12.Não há outra coisa mais importante do que testemunhar da graça de Deus.
Se a graça a este favor que me impele a continuar, é esta mesma graça que continuarei a testemunhar. Mas a graça só tem valor na nossa vida se não houver sentimento meritório de qualquer natureza. O mérito exclui a graça. Onde há sentimento de merecimento não há espaço para o Espírito Santo. Por isso há tantos ministérios áridos e pastores amargurados e rancorosos. Viver e testemunhar a graça é a razão de experimentar a graça e ser submisso a Cristo não por dever e nem por produtividade, mas por simplicidade não esperando nada mais que apresentar-me diante de Cristo nAquele Dia quando ele se encontrar comigo.

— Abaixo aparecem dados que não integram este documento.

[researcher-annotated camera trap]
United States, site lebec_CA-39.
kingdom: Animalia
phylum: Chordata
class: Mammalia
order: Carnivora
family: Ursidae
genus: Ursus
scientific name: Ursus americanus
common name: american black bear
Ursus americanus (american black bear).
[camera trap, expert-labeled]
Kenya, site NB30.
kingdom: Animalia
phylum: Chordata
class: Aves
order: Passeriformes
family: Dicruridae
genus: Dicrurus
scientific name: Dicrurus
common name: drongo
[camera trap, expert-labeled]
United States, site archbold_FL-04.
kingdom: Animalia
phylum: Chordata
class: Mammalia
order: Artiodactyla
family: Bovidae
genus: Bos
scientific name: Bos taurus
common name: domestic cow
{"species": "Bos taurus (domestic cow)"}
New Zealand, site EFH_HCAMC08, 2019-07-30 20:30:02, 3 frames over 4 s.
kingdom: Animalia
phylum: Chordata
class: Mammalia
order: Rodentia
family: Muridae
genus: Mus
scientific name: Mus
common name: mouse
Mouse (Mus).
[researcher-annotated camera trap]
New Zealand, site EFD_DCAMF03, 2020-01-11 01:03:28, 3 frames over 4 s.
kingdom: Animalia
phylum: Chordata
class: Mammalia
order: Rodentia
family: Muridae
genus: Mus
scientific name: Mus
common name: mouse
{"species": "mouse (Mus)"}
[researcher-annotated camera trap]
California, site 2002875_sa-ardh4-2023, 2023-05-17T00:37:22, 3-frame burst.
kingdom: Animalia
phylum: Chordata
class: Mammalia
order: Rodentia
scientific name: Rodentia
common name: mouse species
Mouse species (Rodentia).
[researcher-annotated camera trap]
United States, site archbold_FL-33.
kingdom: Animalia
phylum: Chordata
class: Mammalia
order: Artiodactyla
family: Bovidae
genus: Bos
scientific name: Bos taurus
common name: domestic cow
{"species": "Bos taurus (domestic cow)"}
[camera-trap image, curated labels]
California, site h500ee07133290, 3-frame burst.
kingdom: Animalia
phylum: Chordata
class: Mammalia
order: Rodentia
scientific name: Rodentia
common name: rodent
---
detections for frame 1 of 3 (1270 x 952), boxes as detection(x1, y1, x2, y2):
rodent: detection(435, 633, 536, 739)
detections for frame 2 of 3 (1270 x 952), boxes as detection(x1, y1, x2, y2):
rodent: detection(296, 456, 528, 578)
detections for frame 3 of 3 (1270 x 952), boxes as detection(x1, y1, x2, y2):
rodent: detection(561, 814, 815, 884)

13. Mesmo que você queira deixar de ser pastor, nunca o conseguirá.
Durante alguns momentos de minha tentei abandonar a carreira pastoral. Por uma série de razões e situações. E nestas horas sempre vinha a minha mente a figura do profeta Jonas. Abandonar o chamado é buscar "um navio em Jope ancorado esperando o próximo passageiro". Jonas nunca conseguiu abandonar o chamado de Deus, porque Este habitava o seu coração. De facto, você nunca conseguirá abandonar sua vida pastoral, se de verdade você tiver sido chamado por Deus para exercer o cuidado pastoral. Contudo sempre preste atenção, como bem diz meu amigo Ronaldo Lidório: “sempre haverá um barquinho em Jope para lhe levar até o outro extremo da vontade de Deus”.

Algumas destas reflexões são vindas de meu coração e escritas para que eu me lembre que devo continuar. Mas também se você estiver pensando em abandonar o ministério, medite nestas poucas linhas antes de tomar qualquer decisão.